Library / Variants / Atomic Chess
Variant · 1v1 · Casual / online

Atomic Chess

also called: Atomic

Every capture explodes — taking a piece destroys it, the capturing piece, and every non-pawn within one square. King safety becomes king isolation.

3+0 or 5+0 blitztypical time control
1v1player setup

Atomic is the most viscerally entertaining of the popular online chess variants. Every capture is an explosion. The captured piece, the capturing piece, and every non-pawn piece on the eight surrounding squares are removed from the board simultaneously. Pawns survive — only non-pawn pieces detonate. The king cannot capture (because doing so would explode itself, which is suicide), so kings instead surround themselves with pawns or quiet squares and threaten enemy material from a distance.

You can win three ways: by checkmate, by exploding the enemy king (any capture adjacent to the enemy king removes it), or by stalemate (which in atomic counts as a draw). The mechanics produce a game that looks like chess on the board but plays like a tactical puzzle in every position.

The rules

Standard chess rules apply with the addition of explosions.

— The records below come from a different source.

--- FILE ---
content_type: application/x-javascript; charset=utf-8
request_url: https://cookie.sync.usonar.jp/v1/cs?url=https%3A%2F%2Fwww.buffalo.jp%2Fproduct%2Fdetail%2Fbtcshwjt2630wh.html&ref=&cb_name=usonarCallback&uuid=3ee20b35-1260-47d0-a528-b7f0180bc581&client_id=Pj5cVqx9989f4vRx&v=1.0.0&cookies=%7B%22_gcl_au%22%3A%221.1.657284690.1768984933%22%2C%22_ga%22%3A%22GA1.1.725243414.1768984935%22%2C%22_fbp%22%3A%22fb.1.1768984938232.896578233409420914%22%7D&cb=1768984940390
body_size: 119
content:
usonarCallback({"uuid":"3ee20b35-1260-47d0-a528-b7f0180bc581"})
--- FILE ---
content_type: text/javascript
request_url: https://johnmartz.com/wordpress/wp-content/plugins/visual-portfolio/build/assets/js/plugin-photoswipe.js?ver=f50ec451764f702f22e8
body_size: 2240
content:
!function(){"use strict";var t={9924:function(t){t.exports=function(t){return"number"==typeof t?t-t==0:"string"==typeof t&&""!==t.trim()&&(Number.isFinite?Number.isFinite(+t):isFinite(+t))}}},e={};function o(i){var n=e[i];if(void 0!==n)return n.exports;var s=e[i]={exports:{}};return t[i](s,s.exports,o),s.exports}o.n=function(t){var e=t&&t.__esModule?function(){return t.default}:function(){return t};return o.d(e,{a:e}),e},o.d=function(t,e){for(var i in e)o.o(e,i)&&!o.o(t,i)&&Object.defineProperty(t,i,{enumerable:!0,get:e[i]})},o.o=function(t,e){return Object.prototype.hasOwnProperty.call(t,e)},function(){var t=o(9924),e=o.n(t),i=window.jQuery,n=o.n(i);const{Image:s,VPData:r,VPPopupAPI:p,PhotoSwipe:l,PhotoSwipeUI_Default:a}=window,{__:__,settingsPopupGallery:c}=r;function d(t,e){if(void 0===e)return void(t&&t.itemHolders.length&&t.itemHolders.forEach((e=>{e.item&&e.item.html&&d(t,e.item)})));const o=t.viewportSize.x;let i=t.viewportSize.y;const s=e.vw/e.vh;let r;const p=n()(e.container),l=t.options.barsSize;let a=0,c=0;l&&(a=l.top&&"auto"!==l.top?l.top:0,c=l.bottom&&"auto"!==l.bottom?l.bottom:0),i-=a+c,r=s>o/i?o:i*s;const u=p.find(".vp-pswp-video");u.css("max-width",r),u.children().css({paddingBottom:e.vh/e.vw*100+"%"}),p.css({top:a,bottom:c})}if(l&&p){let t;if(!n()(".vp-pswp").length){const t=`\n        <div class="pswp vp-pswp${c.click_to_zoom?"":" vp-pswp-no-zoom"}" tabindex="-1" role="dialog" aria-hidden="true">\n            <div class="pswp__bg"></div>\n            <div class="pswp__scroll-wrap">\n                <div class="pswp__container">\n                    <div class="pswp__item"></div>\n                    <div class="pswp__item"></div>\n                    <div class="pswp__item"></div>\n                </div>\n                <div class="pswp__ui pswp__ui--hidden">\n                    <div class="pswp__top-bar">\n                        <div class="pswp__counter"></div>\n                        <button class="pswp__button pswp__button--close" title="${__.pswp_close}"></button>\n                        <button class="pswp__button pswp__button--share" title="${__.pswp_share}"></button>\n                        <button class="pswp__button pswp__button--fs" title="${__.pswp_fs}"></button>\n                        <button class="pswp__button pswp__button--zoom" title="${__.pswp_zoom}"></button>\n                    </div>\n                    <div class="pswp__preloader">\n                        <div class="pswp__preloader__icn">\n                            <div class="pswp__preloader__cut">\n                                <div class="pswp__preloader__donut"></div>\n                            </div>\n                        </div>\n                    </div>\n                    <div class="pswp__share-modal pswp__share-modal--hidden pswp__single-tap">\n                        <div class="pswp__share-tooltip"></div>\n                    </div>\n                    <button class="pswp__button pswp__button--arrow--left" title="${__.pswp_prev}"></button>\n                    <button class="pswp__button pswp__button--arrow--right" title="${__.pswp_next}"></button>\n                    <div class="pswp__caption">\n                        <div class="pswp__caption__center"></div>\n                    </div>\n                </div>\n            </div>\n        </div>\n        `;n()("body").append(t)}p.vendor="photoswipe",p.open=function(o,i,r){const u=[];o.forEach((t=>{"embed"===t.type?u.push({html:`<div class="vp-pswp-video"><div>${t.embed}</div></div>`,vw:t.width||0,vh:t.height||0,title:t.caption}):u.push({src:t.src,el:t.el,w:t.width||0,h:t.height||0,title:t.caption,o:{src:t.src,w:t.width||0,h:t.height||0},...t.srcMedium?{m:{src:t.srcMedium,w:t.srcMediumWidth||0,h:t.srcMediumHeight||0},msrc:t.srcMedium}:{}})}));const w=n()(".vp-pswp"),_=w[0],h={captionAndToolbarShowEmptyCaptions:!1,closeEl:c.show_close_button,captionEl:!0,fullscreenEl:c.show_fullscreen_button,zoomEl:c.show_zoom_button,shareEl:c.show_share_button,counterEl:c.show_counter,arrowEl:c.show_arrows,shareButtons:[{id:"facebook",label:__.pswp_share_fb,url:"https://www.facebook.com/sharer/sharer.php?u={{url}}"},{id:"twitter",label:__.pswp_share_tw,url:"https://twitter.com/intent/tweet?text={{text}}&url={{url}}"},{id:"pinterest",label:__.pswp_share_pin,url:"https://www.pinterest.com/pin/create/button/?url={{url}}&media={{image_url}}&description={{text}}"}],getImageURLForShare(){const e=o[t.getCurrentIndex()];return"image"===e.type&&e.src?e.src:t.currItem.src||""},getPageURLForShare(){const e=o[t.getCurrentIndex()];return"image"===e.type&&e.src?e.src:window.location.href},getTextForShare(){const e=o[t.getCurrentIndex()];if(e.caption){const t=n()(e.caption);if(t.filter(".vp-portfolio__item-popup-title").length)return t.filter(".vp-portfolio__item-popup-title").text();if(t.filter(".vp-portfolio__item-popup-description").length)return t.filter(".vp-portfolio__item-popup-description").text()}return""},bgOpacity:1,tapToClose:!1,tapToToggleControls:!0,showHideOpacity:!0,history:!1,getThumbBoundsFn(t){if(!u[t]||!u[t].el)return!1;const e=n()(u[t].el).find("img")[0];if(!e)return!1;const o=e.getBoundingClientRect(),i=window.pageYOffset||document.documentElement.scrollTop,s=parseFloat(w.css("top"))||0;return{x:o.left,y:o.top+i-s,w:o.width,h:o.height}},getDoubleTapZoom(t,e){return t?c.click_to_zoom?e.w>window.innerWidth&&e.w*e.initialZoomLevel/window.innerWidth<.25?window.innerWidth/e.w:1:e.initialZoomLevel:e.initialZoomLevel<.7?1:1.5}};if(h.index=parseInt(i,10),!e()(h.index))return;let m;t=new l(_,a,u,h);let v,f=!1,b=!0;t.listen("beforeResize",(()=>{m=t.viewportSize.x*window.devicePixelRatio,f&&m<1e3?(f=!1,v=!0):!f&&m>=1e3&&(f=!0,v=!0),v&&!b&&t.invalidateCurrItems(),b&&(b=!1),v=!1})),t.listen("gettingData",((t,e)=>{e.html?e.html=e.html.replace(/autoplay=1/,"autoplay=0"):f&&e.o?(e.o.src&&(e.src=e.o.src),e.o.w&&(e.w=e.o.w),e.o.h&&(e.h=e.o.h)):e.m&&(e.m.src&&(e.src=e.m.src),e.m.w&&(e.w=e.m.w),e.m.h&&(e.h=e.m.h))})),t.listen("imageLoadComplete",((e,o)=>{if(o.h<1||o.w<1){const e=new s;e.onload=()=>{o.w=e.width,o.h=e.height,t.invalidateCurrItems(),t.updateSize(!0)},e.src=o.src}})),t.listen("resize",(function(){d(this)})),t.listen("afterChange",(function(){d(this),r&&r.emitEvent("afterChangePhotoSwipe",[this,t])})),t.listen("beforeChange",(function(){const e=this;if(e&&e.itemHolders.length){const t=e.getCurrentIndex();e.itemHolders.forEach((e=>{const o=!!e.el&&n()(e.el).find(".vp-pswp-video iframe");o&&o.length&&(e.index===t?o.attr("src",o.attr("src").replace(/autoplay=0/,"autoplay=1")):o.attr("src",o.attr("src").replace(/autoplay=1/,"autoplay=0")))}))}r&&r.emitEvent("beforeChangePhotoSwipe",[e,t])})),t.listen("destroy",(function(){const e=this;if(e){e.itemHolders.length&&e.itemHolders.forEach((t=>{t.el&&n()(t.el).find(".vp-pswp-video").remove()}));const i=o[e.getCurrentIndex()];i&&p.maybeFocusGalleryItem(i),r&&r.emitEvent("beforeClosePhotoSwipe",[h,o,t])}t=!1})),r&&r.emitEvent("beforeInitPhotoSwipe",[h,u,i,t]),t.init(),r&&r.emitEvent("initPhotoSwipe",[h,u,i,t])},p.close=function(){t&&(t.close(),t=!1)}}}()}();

Any capture — including captures of pawns — triggers an explosion that removes:

  1. The captured piece
  2. The capturing piece
  3. All non-pawn pieces on the eight squares adjacent to the capture square

Pawns adjacent to the capture survive. A king on an adjacent square is exploded if it is not the side making the capture; you cannot capture into a square adjacent to your own king, because you would explode yourself.

The king cannot make captures itself, because the king moving to a square with an enemy piece would be a capture, and the explosion would remove the king. Kings deliver check the same way they always do (by threatening to move to a square attacking the enemy king) but they cannot deliver mate by direct capture.

You can win by: (a) standard checkmate; (b) detonating the enemy king through any explosion that includes the king’s square; (c) stalemate counts as a draw, not as a winning condition.

The tactical shape

Atomic chess concentrates an enormous amount of tactical content into a small number of moves. A typical game lasts 15 to 25 moves. The combinations are often forced: a queen on d4 captures a bishop on f6, the explosion removes the queen, the bishop, the king-pawn on e7, the knight on g8, and (if it sat there) the king on f8. The same move might also remove three of the attacker’s own pieces. Atomic positions have to be evaluated in three dimensions: material balance, king proximity to explosive squares, and chain detonations.

The opening principles of standard chess do not apply. Knights — usually fianchetto-distance from the king — are dangerous because their squares become detonation targets. Bishops are double-edged for the same reason. Pawns are surprisingly valuable because they do not explode and they block enemy king approaches. Even the queen, normally the most powerful piece, can be sacrificed to detonate the enemy king from two squares away.

Where to play

Lichess hosts atomic in a continuous rating pool and runs frequent tournaments. Chess.com offers atomic on its variants page. The variant is mostly played in 3+0 blitz; longer games are rare because positions clarify quickly. The strongest atomic players are a mix of classical-chess masters and online specialists — like crazyhouse, the specialist tier sometimes plays at a level even strong classical players struggle to match.